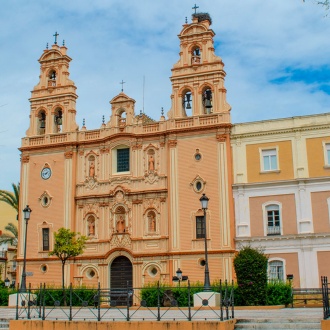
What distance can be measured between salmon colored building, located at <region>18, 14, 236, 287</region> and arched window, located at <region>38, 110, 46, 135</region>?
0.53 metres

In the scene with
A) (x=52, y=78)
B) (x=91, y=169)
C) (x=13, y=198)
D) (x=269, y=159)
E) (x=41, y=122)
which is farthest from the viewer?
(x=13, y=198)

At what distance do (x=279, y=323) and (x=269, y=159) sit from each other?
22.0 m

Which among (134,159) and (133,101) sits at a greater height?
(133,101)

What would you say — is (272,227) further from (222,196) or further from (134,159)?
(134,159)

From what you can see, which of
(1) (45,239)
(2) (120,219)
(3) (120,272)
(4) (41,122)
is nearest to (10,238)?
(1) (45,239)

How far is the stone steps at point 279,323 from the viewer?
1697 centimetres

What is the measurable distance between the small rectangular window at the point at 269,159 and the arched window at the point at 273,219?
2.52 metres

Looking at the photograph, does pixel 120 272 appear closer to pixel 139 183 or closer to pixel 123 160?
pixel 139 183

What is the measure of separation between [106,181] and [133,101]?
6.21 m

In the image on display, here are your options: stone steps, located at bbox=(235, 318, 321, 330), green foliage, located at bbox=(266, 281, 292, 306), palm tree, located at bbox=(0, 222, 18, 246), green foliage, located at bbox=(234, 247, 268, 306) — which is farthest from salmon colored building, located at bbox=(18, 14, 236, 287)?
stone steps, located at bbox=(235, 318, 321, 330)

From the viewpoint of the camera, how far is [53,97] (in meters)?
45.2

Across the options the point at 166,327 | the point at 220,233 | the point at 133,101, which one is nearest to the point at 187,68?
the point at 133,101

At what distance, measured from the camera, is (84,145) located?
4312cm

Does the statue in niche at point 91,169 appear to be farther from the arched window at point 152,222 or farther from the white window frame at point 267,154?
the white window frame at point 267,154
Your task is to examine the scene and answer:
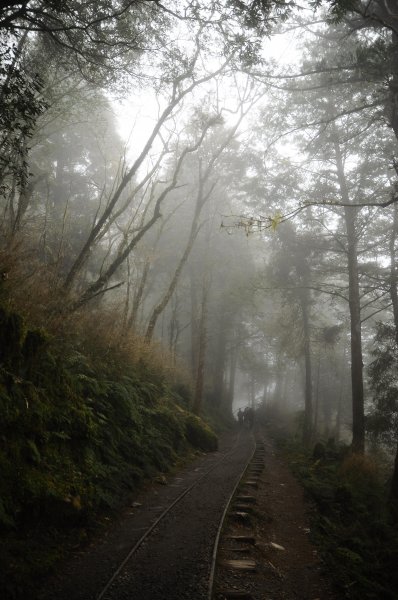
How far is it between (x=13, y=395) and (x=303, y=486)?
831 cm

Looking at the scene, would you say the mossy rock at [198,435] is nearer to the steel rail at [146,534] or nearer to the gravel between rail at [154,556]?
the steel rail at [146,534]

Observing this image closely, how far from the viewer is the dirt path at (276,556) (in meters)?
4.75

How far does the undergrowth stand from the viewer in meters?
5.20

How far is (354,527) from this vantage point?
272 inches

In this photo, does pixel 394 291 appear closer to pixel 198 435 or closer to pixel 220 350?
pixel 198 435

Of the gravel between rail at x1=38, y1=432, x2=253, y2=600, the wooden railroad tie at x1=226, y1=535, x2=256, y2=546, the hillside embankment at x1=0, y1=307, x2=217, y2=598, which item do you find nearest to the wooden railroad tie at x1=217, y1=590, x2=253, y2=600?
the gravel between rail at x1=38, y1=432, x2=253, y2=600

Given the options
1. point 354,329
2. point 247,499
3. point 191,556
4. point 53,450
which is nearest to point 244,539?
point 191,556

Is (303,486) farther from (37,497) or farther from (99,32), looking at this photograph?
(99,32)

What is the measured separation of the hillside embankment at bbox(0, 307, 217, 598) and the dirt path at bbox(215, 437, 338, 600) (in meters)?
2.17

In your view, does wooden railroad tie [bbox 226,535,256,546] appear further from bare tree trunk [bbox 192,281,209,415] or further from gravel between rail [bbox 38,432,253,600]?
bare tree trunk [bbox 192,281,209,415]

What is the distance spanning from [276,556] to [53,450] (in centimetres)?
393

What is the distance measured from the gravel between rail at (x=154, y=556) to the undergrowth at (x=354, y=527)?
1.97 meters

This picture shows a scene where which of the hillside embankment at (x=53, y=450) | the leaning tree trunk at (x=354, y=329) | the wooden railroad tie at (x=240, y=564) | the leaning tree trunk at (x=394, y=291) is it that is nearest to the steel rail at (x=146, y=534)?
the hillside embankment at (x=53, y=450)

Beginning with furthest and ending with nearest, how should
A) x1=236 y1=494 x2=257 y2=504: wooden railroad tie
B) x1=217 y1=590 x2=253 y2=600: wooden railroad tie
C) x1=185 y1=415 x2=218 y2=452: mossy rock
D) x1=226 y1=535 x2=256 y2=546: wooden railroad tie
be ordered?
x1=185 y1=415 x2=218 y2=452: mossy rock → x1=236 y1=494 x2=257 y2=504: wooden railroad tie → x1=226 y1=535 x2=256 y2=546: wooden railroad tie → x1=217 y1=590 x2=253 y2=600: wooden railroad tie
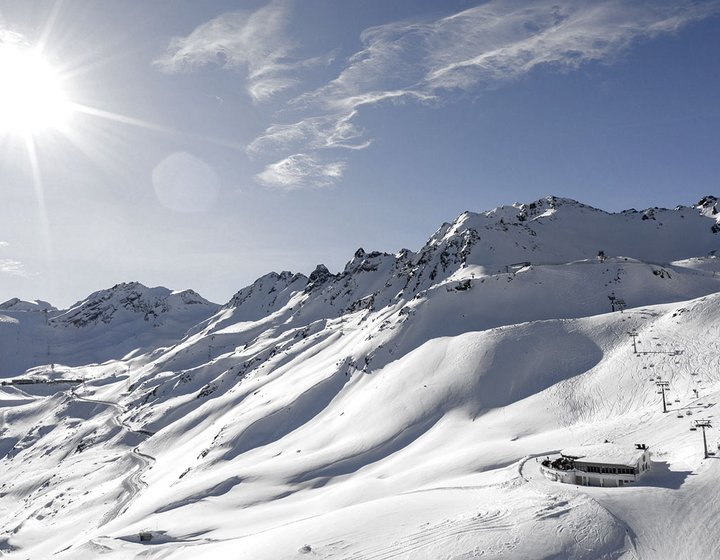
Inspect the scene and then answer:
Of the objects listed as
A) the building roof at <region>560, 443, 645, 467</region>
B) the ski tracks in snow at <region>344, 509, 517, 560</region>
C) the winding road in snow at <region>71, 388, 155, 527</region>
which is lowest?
# # # # # # #
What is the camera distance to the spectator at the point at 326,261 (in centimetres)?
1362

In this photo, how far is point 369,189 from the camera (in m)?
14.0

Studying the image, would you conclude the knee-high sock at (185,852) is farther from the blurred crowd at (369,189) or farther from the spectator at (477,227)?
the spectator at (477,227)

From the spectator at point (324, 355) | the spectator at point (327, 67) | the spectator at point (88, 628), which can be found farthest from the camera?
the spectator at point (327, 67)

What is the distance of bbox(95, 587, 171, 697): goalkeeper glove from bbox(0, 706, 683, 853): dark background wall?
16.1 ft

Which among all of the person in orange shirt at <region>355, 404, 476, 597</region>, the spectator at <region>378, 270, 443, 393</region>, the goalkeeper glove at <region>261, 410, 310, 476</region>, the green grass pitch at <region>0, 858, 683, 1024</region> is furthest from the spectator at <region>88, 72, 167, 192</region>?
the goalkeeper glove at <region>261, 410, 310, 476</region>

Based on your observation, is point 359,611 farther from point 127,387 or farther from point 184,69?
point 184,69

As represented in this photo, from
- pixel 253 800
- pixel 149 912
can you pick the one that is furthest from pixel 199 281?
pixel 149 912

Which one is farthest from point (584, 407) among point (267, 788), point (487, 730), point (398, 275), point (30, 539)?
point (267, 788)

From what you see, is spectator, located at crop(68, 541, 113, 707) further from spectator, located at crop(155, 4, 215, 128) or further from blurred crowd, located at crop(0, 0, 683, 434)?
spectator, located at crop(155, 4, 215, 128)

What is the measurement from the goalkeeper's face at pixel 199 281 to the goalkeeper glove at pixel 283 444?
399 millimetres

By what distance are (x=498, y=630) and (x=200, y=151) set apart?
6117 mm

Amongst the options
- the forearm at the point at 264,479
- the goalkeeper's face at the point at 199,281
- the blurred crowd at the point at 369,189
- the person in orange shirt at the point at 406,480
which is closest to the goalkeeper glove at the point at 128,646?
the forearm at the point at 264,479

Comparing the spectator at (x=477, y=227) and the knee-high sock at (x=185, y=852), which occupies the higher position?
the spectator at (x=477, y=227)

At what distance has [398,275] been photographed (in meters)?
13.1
# # # # # # #
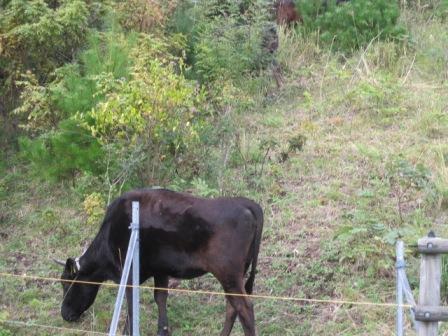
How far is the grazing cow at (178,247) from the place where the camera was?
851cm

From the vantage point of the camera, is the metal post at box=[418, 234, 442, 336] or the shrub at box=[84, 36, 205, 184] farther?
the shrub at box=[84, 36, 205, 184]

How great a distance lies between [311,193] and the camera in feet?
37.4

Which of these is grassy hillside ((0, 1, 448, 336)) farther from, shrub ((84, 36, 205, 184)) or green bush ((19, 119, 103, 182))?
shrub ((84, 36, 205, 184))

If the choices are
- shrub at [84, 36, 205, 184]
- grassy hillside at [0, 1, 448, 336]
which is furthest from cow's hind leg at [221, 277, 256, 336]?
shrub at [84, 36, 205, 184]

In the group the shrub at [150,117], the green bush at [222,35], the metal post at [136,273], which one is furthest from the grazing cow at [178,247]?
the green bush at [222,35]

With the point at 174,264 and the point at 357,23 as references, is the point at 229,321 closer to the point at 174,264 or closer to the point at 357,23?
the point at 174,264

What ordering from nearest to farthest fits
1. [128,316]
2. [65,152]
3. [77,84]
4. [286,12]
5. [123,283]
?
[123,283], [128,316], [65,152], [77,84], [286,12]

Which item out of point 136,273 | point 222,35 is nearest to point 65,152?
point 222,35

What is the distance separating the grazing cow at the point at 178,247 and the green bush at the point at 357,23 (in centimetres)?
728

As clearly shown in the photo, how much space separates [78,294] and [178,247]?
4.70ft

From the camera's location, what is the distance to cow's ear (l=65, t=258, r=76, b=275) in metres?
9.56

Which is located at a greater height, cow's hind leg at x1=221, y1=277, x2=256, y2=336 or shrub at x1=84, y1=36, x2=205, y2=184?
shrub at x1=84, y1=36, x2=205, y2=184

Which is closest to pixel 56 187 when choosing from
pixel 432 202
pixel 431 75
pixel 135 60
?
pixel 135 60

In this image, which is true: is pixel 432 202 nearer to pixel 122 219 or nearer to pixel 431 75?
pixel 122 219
# # # # # # #
== Requirement ==
Select each line of the material above that contains the word "greater" and copy those lines out in full.

== The solution ==
Which among (134,159) and (133,101) sits at a greater height?
Which is located at a greater height, cow's hind leg at x1=221, y1=277, x2=256, y2=336 or shrub at x1=84, y1=36, x2=205, y2=184?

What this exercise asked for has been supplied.